Tras entrar a la iglesia de Santo Domingo -que también estaba atiborrada, principalmente de turistas - y pedirle al Santísimo que durante los días de la Cumbre las autoridades no los siguieran molestando, Pedro y Tomás se dirigieron hacia la iglesia de Santo Toribio, en el tradicional barrio de San Diego, diagonal al parque Fernández de Madrid.
- Definitivamente, qué hermosas son nuestras iglesias -comentó Tomás. - Y pensar que en el solo Getsemaní hay tres, pero hubo otras más, como la que quedó en el antiguo teatro Colón.
- Si por el número y belleza de sus iglesias fuera, Cartagena debía ser una santa -pensó Pedro en voz alta.
Al salir de la iglesia, la séptima y última que habrían de visitar esa noche, los inseparables amigos vieron a un numeroso grupo de caminantes, entre quienes creyeron ver a varios conocidos.
- Hola, Rochi -saludó Tomás a la bella mujer que llevaba la voz cantante en el grupo - ¡te queda hermoso el nuevo look! - le dijo casi al oído, luego de lo cual, dando un paso atrás, le tiró un sonoro beso.

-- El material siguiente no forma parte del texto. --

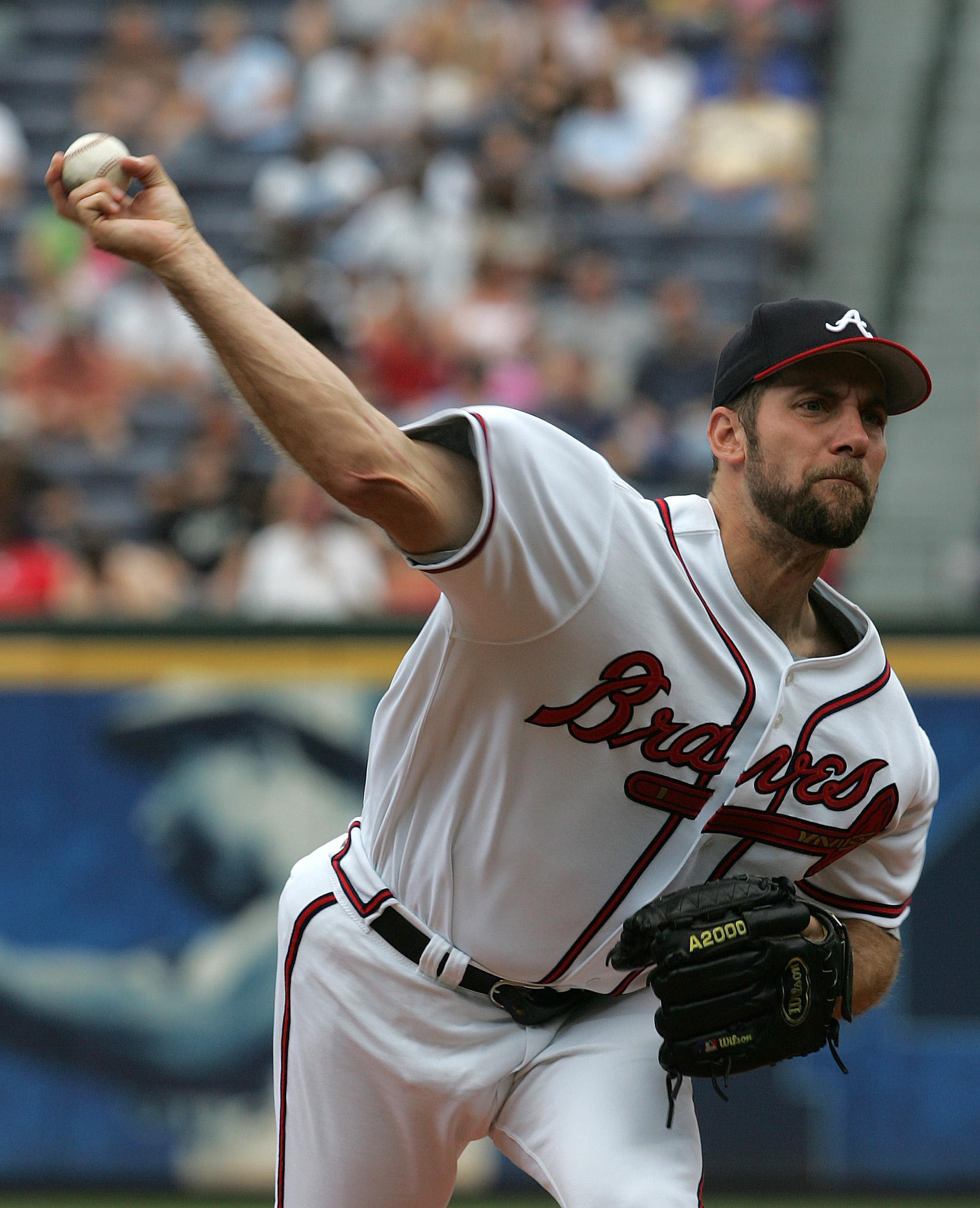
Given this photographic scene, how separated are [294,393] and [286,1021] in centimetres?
146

Se refería el veterano pescador al corte de cabello que engalanaba a la distinguida joven, quien sonrío -discreta, señorial - ante el galante gesto.
- ¿Y esos otros quiénes eran? -preguntaría Pedro después, luego de que el grupo hubiera desaparecido por entre la multitud que se aglomeraba en los alrededores del parque Fernández de Madrid. - Solo me acuerdo de Rochi y de Eva.